Task goal:
Please reproduce every one of the records below word for word, keeping each line unchanged.
======== Exercise data
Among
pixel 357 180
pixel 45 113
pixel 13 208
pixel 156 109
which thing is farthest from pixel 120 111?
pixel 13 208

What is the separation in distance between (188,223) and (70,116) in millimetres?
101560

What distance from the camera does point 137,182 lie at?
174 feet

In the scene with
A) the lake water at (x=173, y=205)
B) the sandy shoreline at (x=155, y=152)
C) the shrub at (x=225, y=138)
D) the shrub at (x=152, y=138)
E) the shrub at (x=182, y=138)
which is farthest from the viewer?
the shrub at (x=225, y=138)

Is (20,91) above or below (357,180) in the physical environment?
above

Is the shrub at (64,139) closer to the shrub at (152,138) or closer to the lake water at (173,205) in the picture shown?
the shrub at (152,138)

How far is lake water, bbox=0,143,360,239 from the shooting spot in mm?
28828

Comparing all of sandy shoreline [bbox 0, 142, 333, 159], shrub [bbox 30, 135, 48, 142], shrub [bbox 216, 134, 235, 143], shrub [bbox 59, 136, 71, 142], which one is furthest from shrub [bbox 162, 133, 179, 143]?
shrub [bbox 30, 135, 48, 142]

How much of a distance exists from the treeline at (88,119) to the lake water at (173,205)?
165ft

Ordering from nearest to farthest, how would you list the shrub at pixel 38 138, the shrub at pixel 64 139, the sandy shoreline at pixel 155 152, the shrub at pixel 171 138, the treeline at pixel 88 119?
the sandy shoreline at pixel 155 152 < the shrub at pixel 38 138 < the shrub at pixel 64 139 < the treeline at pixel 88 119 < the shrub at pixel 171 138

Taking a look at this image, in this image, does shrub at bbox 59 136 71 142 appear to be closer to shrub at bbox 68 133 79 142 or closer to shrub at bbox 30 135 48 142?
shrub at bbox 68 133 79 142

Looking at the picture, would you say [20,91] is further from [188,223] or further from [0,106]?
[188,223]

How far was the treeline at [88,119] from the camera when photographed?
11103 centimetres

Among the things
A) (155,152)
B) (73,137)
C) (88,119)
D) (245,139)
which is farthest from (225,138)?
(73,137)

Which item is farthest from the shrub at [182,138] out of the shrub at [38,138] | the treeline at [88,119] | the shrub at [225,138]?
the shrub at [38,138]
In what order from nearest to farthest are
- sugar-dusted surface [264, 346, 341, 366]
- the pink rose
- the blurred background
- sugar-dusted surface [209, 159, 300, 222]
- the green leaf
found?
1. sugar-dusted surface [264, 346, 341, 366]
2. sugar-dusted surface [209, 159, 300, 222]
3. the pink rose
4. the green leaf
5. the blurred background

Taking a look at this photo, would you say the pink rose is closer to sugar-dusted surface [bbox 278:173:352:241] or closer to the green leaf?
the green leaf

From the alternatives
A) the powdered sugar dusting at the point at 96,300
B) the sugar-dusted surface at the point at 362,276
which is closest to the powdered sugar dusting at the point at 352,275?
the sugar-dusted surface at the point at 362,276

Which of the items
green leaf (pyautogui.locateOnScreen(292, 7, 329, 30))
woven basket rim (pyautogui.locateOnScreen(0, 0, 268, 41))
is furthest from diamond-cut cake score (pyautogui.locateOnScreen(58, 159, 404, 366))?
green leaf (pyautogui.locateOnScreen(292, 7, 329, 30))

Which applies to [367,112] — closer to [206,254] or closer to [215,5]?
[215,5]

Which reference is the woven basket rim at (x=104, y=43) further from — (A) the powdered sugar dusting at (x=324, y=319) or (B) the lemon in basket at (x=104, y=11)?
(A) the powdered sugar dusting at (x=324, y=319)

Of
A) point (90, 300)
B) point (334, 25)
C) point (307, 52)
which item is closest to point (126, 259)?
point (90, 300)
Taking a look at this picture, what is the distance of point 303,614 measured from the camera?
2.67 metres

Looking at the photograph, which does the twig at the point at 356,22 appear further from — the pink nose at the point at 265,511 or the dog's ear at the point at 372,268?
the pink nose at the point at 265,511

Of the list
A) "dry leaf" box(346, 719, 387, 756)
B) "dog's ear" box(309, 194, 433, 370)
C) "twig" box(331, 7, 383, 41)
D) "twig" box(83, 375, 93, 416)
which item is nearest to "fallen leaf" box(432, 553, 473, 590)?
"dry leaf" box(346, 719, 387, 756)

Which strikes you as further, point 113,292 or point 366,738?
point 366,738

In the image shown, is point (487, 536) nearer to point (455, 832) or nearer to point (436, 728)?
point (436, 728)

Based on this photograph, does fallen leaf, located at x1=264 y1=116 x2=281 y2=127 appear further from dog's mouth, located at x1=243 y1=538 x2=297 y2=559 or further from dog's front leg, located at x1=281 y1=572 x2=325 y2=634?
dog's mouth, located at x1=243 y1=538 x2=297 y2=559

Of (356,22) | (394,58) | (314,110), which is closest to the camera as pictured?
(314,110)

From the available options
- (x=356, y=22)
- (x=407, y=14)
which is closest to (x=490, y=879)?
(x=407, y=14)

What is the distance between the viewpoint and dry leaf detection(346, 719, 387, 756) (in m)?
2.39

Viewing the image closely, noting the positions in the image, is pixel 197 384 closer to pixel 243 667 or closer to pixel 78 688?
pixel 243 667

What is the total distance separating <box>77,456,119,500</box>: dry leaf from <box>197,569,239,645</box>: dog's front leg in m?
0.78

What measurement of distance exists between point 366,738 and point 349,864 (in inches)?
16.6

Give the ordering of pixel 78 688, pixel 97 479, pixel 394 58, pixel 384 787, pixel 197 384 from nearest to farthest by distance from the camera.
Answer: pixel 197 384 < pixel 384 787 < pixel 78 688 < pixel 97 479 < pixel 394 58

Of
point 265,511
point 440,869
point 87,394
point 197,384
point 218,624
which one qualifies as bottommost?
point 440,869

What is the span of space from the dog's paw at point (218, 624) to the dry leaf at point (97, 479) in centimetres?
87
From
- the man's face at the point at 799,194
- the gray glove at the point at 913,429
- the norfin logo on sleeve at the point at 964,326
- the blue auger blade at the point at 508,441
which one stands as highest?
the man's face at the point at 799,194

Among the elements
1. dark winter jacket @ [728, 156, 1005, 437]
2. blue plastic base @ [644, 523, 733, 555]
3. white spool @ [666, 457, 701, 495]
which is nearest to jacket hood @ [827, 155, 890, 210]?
================
Solution to this problem:
Among
pixel 357 180
pixel 45 113
pixel 13 208
pixel 156 109
which thing is farthest from pixel 120 111?
pixel 13 208

What is the separation in distance between (188,223) and (70,116) in millimetres?
101560

What distance from the camera does point 137,182 lie at?
174 feet

In the scene with
A) the lake water at (x=173, y=205)
B) the sandy shoreline at (x=155, y=152)
C) the shrub at (x=225, y=138)
D) the shrub at (x=152, y=138)
E) the shrub at (x=182, y=138)
which is farthest from the viewer?
the shrub at (x=225, y=138)

Is (20,91) above or below (357,180) in the physical environment?
above

Is the shrub at (64,139) closer to the shrub at (152,138) or closer to the lake water at (173,205) in the picture shown?
the shrub at (152,138)

How far is lake water, bbox=0,143,360,239 from the shooting spot in mm?
28828

Comparing all of sandy shoreline [bbox 0, 142, 333, 159], shrub [bbox 30, 135, 48, 142], shrub [bbox 216, 134, 235, 143], shrub [bbox 59, 136, 71, 142], which one is furthest from shrub [bbox 162, 133, 179, 143]?
shrub [bbox 30, 135, 48, 142]

How much of a distance exists from the treeline at (88,119) to the lake water at (173,205)?
165ft

Ordering from nearest to farthest, how would you list the shrub at pixel 38 138, the shrub at pixel 64 139, the sandy shoreline at pixel 155 152, the shrub at pixel 171 138, the treeline at pixel 88 119?
the sandy shoreline at pixel 155 152 < the shrub at pixel 38 138 < the shrub at pixel 64 139 < the treeline at pixel 88 119 < the shrub at pixel 171 138

Taking a look at this image, in this image, does shrub at bbox 59 136 71 142 appear to be closer to shrub at bbox 68 133 79 142 or closer to shrub at bbox 30 135 48 142?
shrub at bbox 68 133 79 142

Looking at the picture, would you say [20,91] is further from [188,223] or further from [0,106]?
[188,223]

How far was the treeline at [88,119] from the camera when photographed?
11103 centimetres

Among the things
A) (155,152)
B) (73,137)
C) (88,119)
D) (245,139)
which is farthest from (225,138)?
(73,137)

Which item is farthest from the shrub at [182,138] out of the shrub at [38,138] | the treeline at [88,119] | the shrub at [225,138]?
the shrub at [38,138]
In what order from nearest to farthest are
- sugar-dusted surface [264, 346, 341, 366]
- the pink rose
- the blurred background
- sugar-dusted surface [209, 159, 300, 222]
- the green leaf
found?
1. sugar-dusted surface [264, 346, 341, 366]
2. sugar-dusted surface [209, 159, 300, 222]
3. the pink rose
4. the green leaf
5. the blurred background

Taking a look at this photo, would you say the pink rose is closer to sugar-dusted surface [bbox 278:173:352:241] or closer to the green leaf?
the green leaf

From the alternatives
A) the powdered sugar dusting at the point at 96,300
B) the sugar-dusted surface at the point at 362,276
which is closest to the powdered sugar dusting at the point at 352,275?
the sugar-dusted surface at the point at 362,276

Which of the items
green leaf (pyautogui.locateOnScreen(292, 7, 329, 30))
woven basket rim (pyautogui.locateOnScreen(0, 0, 268, 41))
is furthest from diamond-cut cake score (pyautogui.locateOnScreen(58, 159, 404, 366))?
green leaf (pyautogui.locateOnScreen(292, 7, 329, 30))

Which applies to [367,112] — closer to [206,254] or closer to [215,5]?
[215,5]

Which reference is the woven basket rim at (x=104, y=43) further from — (A) the powdered sugar dusting at (x=324, y=319) or (B) the lemon in basket at (x=104, y=11)?
(A) the powdered sugar dusting at (x=324, y=319)

Of
A) point (90, 300)
B) point (334, 25)
C) point (307, 52)
which item is closest to point (126, 259)?
point (90, 300)
Taking a look at this picture, what is the distance of point 303,614 measured from the camera?
2.67 metres

Looking at the photograph, which does the twig at the point at 356,22 appear further from — the pink nose at the point at 265,511 or the dog's ear at the point at 372,268?
the pink nose at the point at 265,511

Of the list
A) "dry leaf" box(346, 719, 387, 756)
B) "dog's ear" box(309, 194, 433, 370)
C) "twig" box(331, 7, 383, 41)
D) "twig" box(83, 375, 93, 416)
which item is nearest to "fallen leaf" box(432, 553, 473, 590)?
"dry leaf" box(346, 719, 387, 756)

Which strikes you as further, point 113,292 or point 366,738?
point 366,738

In the image shown, is point (487, 536) nearer to point (455, 832) or nearer to point (436, 728)?
point (436, 728)

Based on this photograph, does fallen leaf, located at x1=264 y1=116 x2=281 y2=127 appear further from dog's mouth, located at x1=243 y1=538 x2=297 y2=559 or further from dog's front leg, located at x1=281 y1=572 x2=325 y2=634?
dog's mouth, located at x1=243 y1=538 x2=297 y2=559

Of (356,22) | (394,58) | (314,110), which is closest to the camera as pictured?
(314,110)

From the available options
- (x=356, y=22)
- (x=407, y=14)
which is closest to (x=490, y=879)?
(x=407, y=14)

What is the distance between the viewpoint and dry leaf detection(346, 719, 387, 756) (in m)?
2.39

Viewing the image closely, noting the positions in the image, is pixel 197 384 closer to pixel 243 667 or closer to pixel 78 688?
pixel 243 667

What is the total distance separating <box>77,456,119,500</box>: dry leaf from <box>197,569,239,645</box>: dog's front leg in m?
0.78

What measurement of distance exists between point 366,738 and point 349,864 (in inches)?
16.6

Give the ordering of pixel 78 688, pixel 97 479, pixel 394 58, pixel 384 787, pixel 197 384 from nearest to farthest by distance from the camera.
Answer: pixel 197 384 < pixel 384 787 < pixel 78 688 < pixel 97 479 < pixel 394 58

Of
point 265,511
point 440,869
point 87,394
point 197,384
point 218,624
which one qualifies as bottommost?
point 440,869

What is the span of space from the dog's paw at point (218, 624) to the dry leaf at point (97, 479) in centimetres?
87
From
- the man's face at the point at 799,194
- the gray glove at the point at 913,429
- the norfin logo on sleeve at the point at 964,326
- the blue auger blade at the point at 508,441
which one stands as highest?
the man's face at the point at 799,194

Among the elements
1. dark winter jacket @ [728, 156, 1005, 437]
2. blue plastic base @ [644, 523, 733, 555]
3. white spool @ [666, 457, 701, 495]
which is nearest to jacket hood @ [827, 155, 890, 210]?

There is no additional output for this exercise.